**待办任务**
把下面讲orca查询计划的段落中的一部分一字不改地抄下来：从含有“使用orca生成的查询计划,又回到了使用”的那句开始，抄到“计划,但基本原理都是类似的。”为止。

**给定段落**

↓↓↓

使用orca生成的查询计划,又回到了使用Sort+Groupby的方式来做聚合(这是因为,我们使用Analyze只更新了子分区表的统计信息,而orca只会考虑主表上的统计信息,要想是orca的计划转为使用Hash方式,需要在主表上使用Analyze,这里我们不继续讨论)。而上述使用orca生成的计划,与使用缺省优化器有很大不同。orca的查询计划采用了下面的流程:

  1. Scan (Dynamic Scan) -> Sort (category, actionId) -> Group by (category) -> Redistribute -> Sort (category) -> Group by(category) -> Sort -> Gather

注意,第一次Sort用了(category, actionId)两个字段的组合,但后面的Group by时只适应了category一个字段!这是一种特殊的聚合方式。在做这种聚合时,对应一个不同的category,只需保留一个actionId的计数即可,而不是像在缺省优化器计划中那样,对每个不同的category,需要保留所有不同的actionId值,这样省去了建立类似Hash表的数据结构的时间。但由于Sort的时候用了两个字段,时间消耗比使用一个字段高,导致整个查询计划的性能不如缺省优化器产生的计划。

延伸

上面的讨论所举的例子中的表,正好是以Count Distinct的字段(即actionId)作为分布键的。如果以其他字段作为分布键,会产生不一样的查询计划,但基本原理都是类似的。

另外,我们没有涉及一个查询中涉及多个字段上有Count Distinct的情况,读者可以自行尝试。

附录

  • 建表语句
  1. create table test_user_log
  2. (
  3. actionId text,
  4. code text,
  5. receiveTime timestamp,
  6. gmtCreate timestamp,
  7. category text,
  8. version text,
  9. tag text,
  10. siteId int4
  11. )
  12. with (APPENDONLY=true, ORIENTATION=column, BLOCKSIZE=524288)
  13. distributed by (actionId)
  14. PARTITION BY RANGE (receivetime)
  15. (START ('2017-03-07') INCLUSIVE END ('2017-03-07') EXCLUSIVE EVERY (INTERVAL '1 hour' ), DEFAULT PARTITION usual);

↑↑↑

**数据行**
↓↓↓

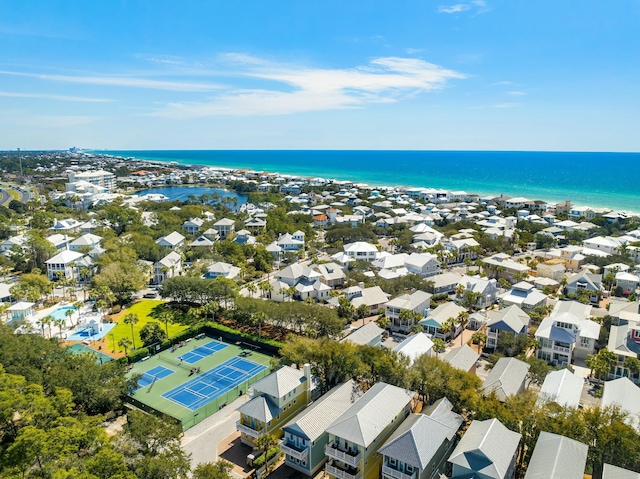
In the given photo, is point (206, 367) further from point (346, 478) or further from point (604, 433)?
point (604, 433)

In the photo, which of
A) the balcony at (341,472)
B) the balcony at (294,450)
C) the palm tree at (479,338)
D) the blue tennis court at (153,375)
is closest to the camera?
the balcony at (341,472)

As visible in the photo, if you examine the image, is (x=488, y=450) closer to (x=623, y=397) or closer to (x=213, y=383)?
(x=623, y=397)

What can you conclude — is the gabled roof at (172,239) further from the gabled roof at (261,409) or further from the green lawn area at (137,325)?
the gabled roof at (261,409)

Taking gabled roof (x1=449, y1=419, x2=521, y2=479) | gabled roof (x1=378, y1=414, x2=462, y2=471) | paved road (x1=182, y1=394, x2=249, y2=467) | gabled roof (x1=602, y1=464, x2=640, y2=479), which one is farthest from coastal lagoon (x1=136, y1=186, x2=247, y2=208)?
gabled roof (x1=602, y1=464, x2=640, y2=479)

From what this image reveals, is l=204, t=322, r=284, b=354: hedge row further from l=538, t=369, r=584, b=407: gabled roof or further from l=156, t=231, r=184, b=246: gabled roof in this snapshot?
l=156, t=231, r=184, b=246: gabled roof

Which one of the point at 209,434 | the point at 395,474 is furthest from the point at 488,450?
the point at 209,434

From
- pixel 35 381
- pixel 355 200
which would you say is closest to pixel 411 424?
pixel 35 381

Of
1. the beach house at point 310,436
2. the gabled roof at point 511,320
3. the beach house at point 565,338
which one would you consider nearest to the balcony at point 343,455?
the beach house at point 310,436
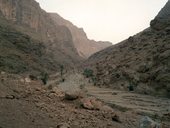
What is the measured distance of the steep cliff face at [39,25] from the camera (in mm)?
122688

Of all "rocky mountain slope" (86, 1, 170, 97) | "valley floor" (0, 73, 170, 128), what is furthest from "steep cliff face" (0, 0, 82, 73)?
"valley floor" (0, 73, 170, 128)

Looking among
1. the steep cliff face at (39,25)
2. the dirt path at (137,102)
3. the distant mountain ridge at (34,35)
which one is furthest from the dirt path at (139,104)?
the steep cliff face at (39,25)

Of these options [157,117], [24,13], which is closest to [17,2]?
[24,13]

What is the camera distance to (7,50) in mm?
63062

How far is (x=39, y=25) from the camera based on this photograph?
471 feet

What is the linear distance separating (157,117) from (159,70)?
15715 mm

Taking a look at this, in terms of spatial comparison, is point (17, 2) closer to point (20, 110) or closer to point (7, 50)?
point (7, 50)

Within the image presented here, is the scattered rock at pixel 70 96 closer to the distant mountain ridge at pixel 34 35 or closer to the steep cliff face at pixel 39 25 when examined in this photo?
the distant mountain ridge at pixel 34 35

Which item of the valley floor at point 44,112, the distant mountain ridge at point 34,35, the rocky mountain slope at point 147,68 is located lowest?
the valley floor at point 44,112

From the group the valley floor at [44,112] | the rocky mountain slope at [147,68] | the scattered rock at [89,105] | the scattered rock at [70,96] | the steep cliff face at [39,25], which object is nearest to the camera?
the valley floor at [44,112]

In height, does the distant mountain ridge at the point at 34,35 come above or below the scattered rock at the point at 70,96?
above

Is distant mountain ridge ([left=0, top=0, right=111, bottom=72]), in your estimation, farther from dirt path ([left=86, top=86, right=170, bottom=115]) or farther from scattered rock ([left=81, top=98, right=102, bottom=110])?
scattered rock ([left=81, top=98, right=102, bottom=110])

↑↑↑
↓↓↓

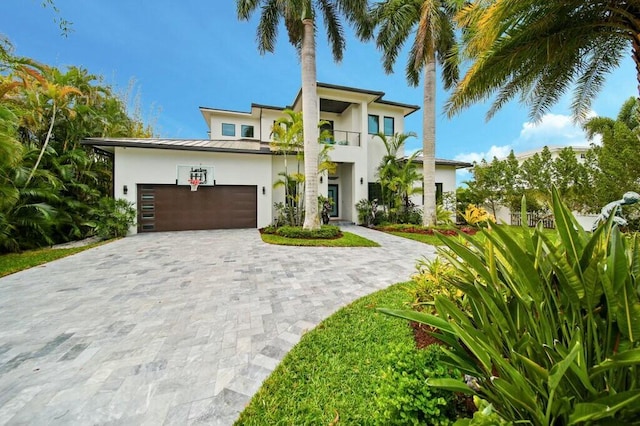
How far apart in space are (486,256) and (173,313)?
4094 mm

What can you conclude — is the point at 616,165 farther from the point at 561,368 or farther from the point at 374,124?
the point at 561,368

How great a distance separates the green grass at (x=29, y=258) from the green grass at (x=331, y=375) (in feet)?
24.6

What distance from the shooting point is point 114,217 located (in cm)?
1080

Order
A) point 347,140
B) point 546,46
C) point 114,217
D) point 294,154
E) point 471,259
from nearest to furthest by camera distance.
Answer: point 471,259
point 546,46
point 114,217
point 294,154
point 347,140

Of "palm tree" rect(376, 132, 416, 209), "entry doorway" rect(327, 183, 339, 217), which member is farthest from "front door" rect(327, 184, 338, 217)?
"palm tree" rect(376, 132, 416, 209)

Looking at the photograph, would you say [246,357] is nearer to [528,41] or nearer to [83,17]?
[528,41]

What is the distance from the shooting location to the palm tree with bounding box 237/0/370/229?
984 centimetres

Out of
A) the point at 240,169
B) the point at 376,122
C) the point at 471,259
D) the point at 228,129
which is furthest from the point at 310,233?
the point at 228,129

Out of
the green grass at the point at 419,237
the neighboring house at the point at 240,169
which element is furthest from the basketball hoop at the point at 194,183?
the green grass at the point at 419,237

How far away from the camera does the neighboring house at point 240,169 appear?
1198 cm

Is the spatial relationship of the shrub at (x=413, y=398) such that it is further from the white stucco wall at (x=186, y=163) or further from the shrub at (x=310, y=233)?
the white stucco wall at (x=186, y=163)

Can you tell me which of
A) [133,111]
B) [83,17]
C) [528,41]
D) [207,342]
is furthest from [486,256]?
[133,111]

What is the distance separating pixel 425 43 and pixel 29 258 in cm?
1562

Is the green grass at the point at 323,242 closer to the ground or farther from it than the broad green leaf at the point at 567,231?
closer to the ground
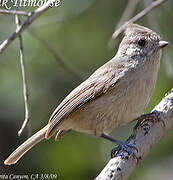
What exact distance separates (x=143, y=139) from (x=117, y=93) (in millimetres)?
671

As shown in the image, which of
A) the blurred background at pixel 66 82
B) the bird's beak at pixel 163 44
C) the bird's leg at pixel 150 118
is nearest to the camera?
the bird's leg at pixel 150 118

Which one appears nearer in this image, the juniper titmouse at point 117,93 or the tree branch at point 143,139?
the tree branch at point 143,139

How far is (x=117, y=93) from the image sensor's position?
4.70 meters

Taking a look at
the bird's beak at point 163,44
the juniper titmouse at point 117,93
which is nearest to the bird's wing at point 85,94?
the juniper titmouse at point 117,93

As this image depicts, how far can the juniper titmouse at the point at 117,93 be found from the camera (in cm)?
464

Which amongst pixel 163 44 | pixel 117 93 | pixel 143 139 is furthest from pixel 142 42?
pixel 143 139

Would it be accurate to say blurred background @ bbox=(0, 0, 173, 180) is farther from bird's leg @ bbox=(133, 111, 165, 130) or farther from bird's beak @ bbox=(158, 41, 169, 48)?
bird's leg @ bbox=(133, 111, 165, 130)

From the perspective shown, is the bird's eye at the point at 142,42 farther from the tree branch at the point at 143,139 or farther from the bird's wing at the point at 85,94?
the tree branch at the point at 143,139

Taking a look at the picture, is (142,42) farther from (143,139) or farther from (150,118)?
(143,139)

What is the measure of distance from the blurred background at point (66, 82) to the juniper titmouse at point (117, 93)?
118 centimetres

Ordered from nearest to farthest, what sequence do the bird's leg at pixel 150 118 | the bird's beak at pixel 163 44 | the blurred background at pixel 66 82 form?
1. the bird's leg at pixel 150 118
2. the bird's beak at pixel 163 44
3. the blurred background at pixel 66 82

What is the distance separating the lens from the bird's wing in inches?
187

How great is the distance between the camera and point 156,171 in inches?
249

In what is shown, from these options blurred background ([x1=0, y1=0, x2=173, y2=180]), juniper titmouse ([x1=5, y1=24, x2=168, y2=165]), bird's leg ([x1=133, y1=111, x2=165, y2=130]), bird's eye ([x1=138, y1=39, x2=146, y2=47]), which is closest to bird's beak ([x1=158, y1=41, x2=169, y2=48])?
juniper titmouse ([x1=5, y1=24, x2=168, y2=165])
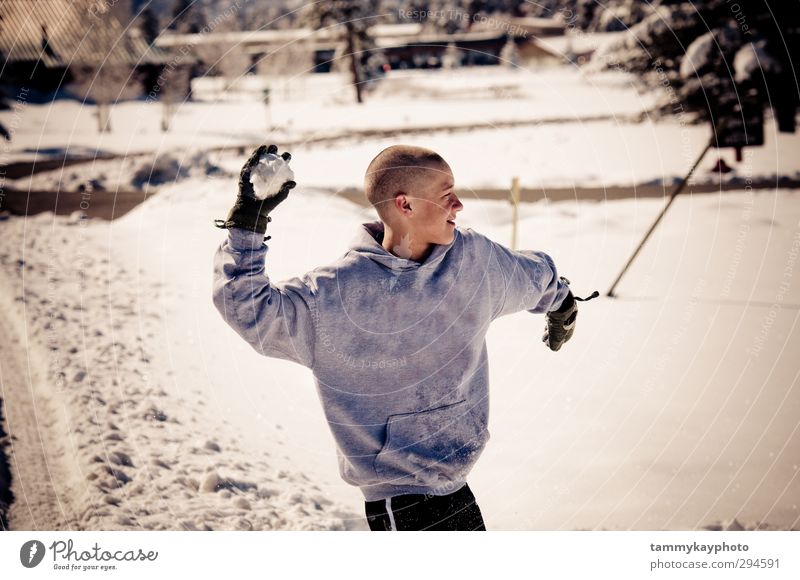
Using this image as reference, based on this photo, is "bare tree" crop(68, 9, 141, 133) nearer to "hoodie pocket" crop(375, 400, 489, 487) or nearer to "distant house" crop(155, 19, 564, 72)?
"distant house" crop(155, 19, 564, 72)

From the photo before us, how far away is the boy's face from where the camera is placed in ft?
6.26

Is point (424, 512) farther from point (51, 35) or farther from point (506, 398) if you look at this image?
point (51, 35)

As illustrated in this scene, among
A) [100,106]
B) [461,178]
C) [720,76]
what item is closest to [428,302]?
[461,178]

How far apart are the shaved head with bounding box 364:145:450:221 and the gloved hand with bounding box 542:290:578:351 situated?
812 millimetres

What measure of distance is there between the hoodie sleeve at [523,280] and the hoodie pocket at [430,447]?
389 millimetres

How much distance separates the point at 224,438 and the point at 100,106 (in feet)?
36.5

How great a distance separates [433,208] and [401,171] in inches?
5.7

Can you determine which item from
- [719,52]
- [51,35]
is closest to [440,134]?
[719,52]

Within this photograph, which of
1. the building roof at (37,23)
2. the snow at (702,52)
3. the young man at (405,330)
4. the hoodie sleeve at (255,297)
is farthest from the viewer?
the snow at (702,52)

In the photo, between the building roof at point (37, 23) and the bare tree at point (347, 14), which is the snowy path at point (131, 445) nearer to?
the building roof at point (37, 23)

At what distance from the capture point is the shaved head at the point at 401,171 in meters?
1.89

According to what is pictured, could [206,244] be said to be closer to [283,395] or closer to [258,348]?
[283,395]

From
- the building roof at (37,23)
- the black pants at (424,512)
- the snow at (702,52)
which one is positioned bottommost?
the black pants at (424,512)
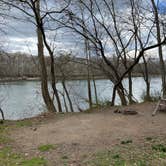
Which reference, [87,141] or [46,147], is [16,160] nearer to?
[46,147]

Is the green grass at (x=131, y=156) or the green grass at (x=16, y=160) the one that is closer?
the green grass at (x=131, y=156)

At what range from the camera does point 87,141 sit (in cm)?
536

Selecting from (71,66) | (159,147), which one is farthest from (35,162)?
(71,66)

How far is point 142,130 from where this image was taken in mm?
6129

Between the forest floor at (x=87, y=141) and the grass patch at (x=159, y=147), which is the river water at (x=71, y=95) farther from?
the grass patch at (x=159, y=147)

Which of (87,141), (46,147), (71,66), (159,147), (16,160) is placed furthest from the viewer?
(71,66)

↑↑↑
↓↓↓

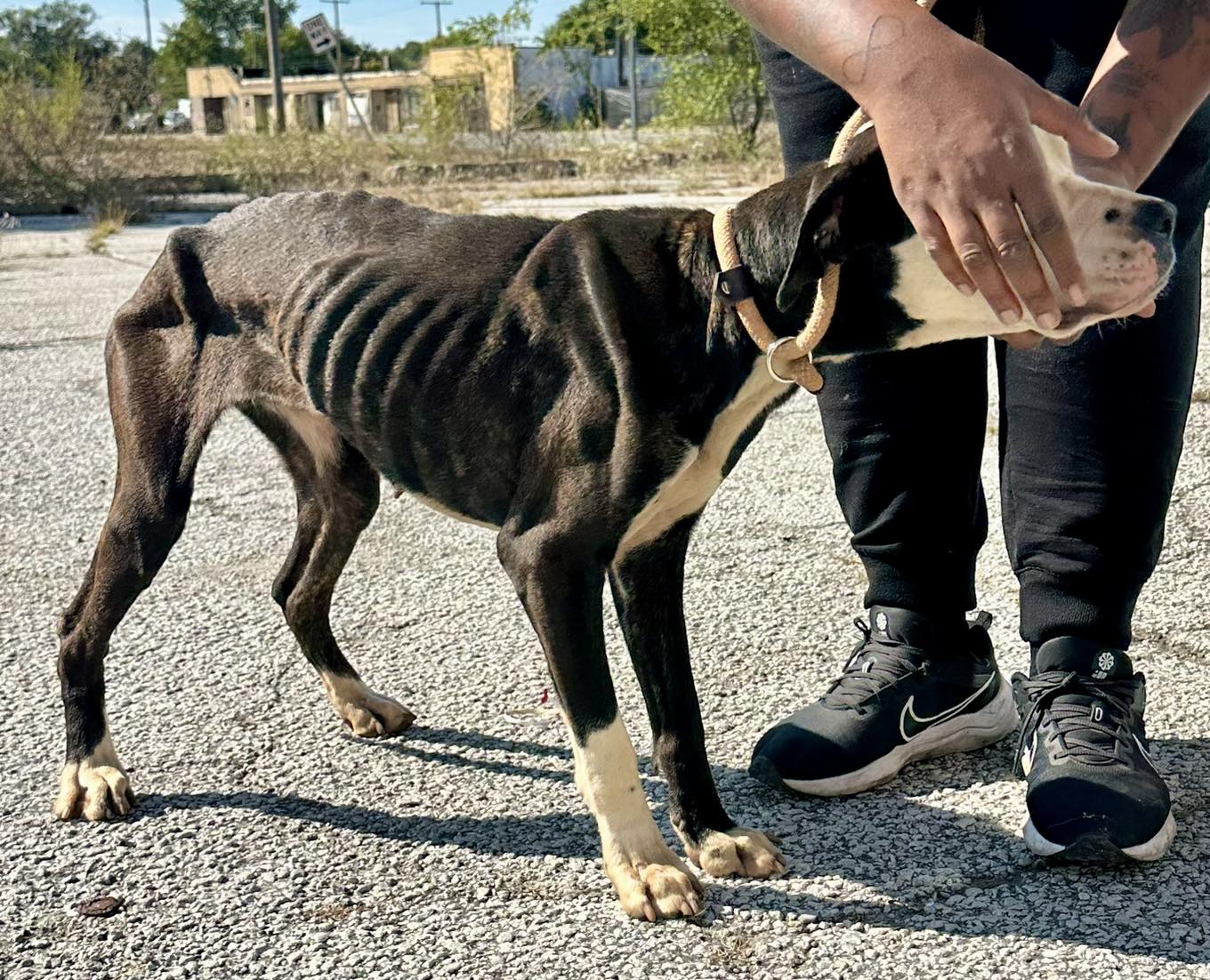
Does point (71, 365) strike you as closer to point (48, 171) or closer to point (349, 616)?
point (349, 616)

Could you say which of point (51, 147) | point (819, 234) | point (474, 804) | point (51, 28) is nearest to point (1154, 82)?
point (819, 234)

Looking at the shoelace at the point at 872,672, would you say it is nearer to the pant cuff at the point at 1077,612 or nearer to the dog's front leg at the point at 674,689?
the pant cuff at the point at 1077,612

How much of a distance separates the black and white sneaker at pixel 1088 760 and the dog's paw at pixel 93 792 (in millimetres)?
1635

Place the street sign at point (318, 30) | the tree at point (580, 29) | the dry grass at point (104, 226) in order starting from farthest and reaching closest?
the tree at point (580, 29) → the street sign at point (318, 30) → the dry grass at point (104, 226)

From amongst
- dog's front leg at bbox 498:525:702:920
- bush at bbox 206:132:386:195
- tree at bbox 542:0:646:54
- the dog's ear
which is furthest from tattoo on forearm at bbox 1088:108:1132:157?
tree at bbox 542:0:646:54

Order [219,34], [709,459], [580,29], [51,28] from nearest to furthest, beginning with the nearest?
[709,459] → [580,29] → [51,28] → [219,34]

↑↑↑

**任务解答**
使用orca生成的查询计划,又回到了使用Sort+Groupby的方式来做聚合(这是因为,我们使用Analyze只更新了子分区表的统计信息,而orca只会考虑主表上的统计信息,要想是orca的计划转为使用Hash方式,需要在主表上使用Analyze,这里我们不继续讨论)。而上述使用orca生成的计划,与使用缺省优化器有很大不同。orca的查询计划采用了下面的流程:

  1. Scan (Dynamic Scan) -> Sort (category, actionId) -> Group by (category) -> Redistribute -> Sort (category) -> Group by(category) -> Sort -> Gather

注意,第一次Sort用了(category, actionId)两个字段的组合,但后面的Group by时只适应了category一个字段!这是一种特殊的聚合方式。在做这种聚合时,对应一个不同的category,只需保留一个actionId的计数即可,而不是像在缺省优化器计划中那样,对每个不同的category,需要保留所有不同的actionId值,这样省去了建立类似Hash表的数据结构的时间。但由于Sort的时候用了两个字段,时间消耗比使用一个字段高,导致整个查询计划的性能不如缺省优化器产生的计划。

延伸

上面的讨论所举的例子中的表,正好是以Count Distinct的字段(即actionId)作为分布键的。如果以其他字段作为分布键,会产生不一样的查询计划,但基本原理都是类似的。